Afair I did not write Steem is down instead I wrote Steemit DPoS is. And even if I had written that, it is not quite clear in terms of definitions of names (e.g. Steem) where the demarcation is between data that has to be fetched from the ledger and block producing node activity. My prior reply to you explained that if the former is not funded, then the Steem ledger is not really functional. So the design of DPoS with its for example permissioned and collectivized transaction fee mechanism is pertinent to whether the ledger was down from the perspective of needing to obtain the data from the ledger. Cripes man. Where is your comprehension level?
You are too focused on ambiguous vocabulary (as explained in the context why it is ambiguous) and not on comprehending the holistic nature of the issue and subject matter.
In short, @smooth was
incorrect[imo pointing out a fact which I have explained is not germane to my intended point about the centralized clusterfuck of DPoS as pertains to genuine economic scaling], but I did not want to drive a stake through him nor beat a dead horse when in fact he was not trying to push his point beyond merely pointing out the fact that he did. You are the one who is forcing me to attack @smooth in order to defend myself. So who has the big ego here?
If it makes you feel validated somehow, just continue on with your interpretation. No big deal. Go your way and I will go mine.
Yet my holistic point is very very relevant and yet it gets lost in the nonsense about definitions of terms.
just the clear error you made in your analysis when Steemit was down.
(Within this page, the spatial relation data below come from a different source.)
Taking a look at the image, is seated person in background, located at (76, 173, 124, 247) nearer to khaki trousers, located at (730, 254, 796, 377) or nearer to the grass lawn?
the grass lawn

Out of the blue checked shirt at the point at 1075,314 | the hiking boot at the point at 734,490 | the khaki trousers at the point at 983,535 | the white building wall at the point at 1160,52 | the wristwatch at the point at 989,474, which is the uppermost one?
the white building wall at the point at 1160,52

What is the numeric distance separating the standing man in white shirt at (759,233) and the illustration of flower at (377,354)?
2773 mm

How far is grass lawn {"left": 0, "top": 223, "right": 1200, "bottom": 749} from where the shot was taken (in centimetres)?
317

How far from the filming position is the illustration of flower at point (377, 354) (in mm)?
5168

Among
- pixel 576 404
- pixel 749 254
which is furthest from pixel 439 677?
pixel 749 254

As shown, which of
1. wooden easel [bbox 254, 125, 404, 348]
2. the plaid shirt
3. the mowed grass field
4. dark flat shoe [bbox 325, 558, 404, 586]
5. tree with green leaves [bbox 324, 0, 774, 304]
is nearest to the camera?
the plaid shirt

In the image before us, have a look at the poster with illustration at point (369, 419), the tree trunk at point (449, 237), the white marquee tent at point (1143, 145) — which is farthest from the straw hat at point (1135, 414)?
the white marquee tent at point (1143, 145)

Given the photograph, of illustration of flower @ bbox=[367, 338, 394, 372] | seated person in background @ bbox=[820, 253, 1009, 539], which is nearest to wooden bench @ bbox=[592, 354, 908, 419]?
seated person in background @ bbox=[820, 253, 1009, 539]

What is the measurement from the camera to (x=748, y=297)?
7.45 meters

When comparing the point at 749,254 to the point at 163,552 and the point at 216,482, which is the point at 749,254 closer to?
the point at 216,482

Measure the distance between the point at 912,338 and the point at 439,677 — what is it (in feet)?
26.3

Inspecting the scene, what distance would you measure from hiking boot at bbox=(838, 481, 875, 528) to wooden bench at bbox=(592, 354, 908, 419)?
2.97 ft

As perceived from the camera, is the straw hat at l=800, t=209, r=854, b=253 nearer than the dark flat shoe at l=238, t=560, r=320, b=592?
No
There was no error in my analysis. Never did I claim I had inspected the block producing nodes and concluded they were down. WTF

Never did I claim that because Steemd.com was down it meant certainly that block production had ceased. I dare you to find anything I wrote that was even remotely insinuating that. I did claim that it meant some aspects of the (access to the) ledger seemed to be offline.
What are you smoking.
P.S. Honestly I am still not even knowledgeable (due to lack of a specification and not wanting to waste my scarce time to go digging in their source code) about whether the data written to the blockchain is retained by the P2P network full nodes (or whether just a hash is retained) and whether these nodes can supply the data or just the hash. And whether the sites that access this data have their own private caches or whether they use some feedthrough web servers which get the data from the full nodes (possibly caching it for efficiency). And how these web servers are funded so there is a sufficient network of them to be resilient against DDoS attacks. And that all ties back into my point that if the sites are down, then in effect the ledger is also down, unless we assume that these sites will have their own funding and fund private web servers not shared with the overall ledger, but in that case where is the funding coming from given there are no transaction fees? Is Steemit displaying advertising or some other form of revenue to pay for private web servers? Well I know Steemit, Inc. sneakymined a shit load of coins (50%?) so but then how is this distinct from the DPoS ledger given it is the same whales who control both and who take their funding from the various collectivized schemes for whale money grabbing. @smooth has a tendency of making pigeon-holed argumentation which just does not make much since from a helicopter perspective where you look at the entire thing holistically.
Oh and another point I did not make but would have if I was trying to really argue it as if someone was going to think @smooth slapped me down (geez you guys are always so damn focused on that arent you like chest thumping baboons), is that DDoSing the web servers is the low hanging fruit, thus in effect it is an attack on the ledger. Strengthen the web servers then the incentive to attack the core block producing nodes increases.